The Chairman of the Unique Identification Authority of India (UIDAI) Nandan Nilekani said the organisation is “in the process of deciding on the biometric attributes it plans to use for identifying citizens.”
Delivering a lecture, ‘The UID Project: issues and challenges,’ at the Platinum Jubilee celebrations at the Indian Academy of Sciences in Bangalore on Thursday, Mr. Nilekani said the UIDAI’s biometrics committee will decide soon whether to use fingerprints, iris recognition “or a combination of other physiological attributes that will provide an individual’s biometric signature.”
Mr. Nilekani said every biometric signature would be compared at the time of entry with every other existing entry in the UIDAI’s “centralised database” to check its authenticity. However, he cautioned that the process of verification had to be “considerate and sensitive, taking into account the reality that many poor people do not have documentation to back their claims to an identity.” He said an open-access platform would enable “online authentication” of entries in the database.
Mr. Nilekani said the UID would be a “number, not a card.” He said the Authority is “committed” to issuing the first UID within 12-18 months from August 12, 2009 when the UIDAI held its first meeting. It hopes to “roll out” 600 million UIDs within six years from that date, he said. “Full coverage of the population may take longer.”

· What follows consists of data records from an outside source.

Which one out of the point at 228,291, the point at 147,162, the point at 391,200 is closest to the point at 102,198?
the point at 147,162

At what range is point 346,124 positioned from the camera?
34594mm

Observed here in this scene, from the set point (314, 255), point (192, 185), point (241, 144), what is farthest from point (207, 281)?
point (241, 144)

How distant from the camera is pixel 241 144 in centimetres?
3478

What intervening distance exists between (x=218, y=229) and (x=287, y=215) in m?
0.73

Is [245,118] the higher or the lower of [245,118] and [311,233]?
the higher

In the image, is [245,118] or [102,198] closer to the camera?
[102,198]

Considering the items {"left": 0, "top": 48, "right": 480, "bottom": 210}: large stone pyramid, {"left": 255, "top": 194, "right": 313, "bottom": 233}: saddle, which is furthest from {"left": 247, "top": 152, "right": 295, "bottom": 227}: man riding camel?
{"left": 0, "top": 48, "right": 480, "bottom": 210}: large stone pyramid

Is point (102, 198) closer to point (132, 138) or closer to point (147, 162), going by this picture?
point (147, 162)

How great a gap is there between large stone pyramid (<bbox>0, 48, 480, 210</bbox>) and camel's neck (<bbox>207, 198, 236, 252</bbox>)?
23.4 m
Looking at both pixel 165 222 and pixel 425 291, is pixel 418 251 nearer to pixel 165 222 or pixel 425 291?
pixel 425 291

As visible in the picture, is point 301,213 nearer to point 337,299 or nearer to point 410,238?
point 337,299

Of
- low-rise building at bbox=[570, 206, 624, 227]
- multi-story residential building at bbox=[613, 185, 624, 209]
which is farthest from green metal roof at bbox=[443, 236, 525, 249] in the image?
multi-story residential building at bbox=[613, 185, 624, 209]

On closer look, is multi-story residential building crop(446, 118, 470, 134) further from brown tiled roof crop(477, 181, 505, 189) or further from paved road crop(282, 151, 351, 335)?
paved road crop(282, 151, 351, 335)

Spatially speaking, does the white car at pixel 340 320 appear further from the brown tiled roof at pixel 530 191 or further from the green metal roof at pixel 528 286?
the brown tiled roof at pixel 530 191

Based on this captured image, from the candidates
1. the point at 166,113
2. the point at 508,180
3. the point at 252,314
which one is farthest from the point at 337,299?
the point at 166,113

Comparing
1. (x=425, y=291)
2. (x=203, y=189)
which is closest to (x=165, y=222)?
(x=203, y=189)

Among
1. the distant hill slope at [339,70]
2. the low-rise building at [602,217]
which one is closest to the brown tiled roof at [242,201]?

Mr. Nilekani said a large number of people “have no means of proving their identity.” He pointed out that the UID is “only an instrument.” Although it “guarantees an identity, it does not guarantee entitlements to people. Having an identity is the first step for a citizen to avail of benefits from the state,” he said. This could be used to “promote inclusive growth.”
Mr. Nilekani said the UIDAI would enlist “partners” who would act as “registrars” of the database. State governments, oil companies, the Life Insurance Corporation, banks and other agencies could be these “partners.” “For our partners it would be a win-win situation because it will help reduce leakages and reduce their cost of verification.”
Referring to the “technological challenges,” Mr. Nilekani said the database’s architecture would require a complex array of thousands of computers, provision of “in-memory databases” (which enable speedier access of queries from the centralised database).